**DIRECTIONS**
From the entries below, retype only the lines from the one with "Blick auf die" through the one with "Private 3-bed room with shared facilities", exactly as written.

****************

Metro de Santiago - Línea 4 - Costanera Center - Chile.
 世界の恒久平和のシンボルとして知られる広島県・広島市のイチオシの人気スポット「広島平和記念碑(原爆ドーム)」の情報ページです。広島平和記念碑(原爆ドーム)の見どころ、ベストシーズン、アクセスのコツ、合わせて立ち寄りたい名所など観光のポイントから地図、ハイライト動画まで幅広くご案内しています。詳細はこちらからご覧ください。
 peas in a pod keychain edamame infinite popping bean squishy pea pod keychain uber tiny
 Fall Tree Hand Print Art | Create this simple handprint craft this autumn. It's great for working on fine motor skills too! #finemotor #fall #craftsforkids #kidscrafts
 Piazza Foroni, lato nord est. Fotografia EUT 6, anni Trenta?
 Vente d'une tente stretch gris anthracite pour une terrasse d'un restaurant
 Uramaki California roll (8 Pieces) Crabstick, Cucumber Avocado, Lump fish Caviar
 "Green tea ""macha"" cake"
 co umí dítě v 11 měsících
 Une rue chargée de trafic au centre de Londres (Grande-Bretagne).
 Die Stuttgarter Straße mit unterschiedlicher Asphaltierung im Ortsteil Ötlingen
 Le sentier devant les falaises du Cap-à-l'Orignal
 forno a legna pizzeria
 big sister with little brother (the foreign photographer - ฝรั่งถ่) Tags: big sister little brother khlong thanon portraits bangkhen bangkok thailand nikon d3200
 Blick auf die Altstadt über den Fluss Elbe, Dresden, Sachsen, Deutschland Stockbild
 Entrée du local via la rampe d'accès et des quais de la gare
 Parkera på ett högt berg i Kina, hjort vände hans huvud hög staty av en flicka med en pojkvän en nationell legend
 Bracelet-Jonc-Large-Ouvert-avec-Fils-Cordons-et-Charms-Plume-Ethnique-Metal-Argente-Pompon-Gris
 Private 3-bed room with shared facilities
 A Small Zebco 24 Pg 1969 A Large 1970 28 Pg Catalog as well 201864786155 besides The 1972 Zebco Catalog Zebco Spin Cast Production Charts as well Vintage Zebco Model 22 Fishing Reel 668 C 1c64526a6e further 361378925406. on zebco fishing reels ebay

****************

**EXERCISE ANSWER**
 Blick auf die Altstadt über den Fluss Elbe, Dresden, Sachsen, Deutschland Stockbild
 Entrée du local via la rampe d'accès et des quais de la gare
 Parkera på ett högt berg i Kina, hjort vände hans huvud hög staty av en flicka med en pojkvän en nationell legend
 Bracelet-Jonc-Large-Ouvert-avec-Fils-Cordons-et-Charms-Plume-Ethnique-Metal-Argente-Pompon-Gris
 Private 3-bed room with shared facilities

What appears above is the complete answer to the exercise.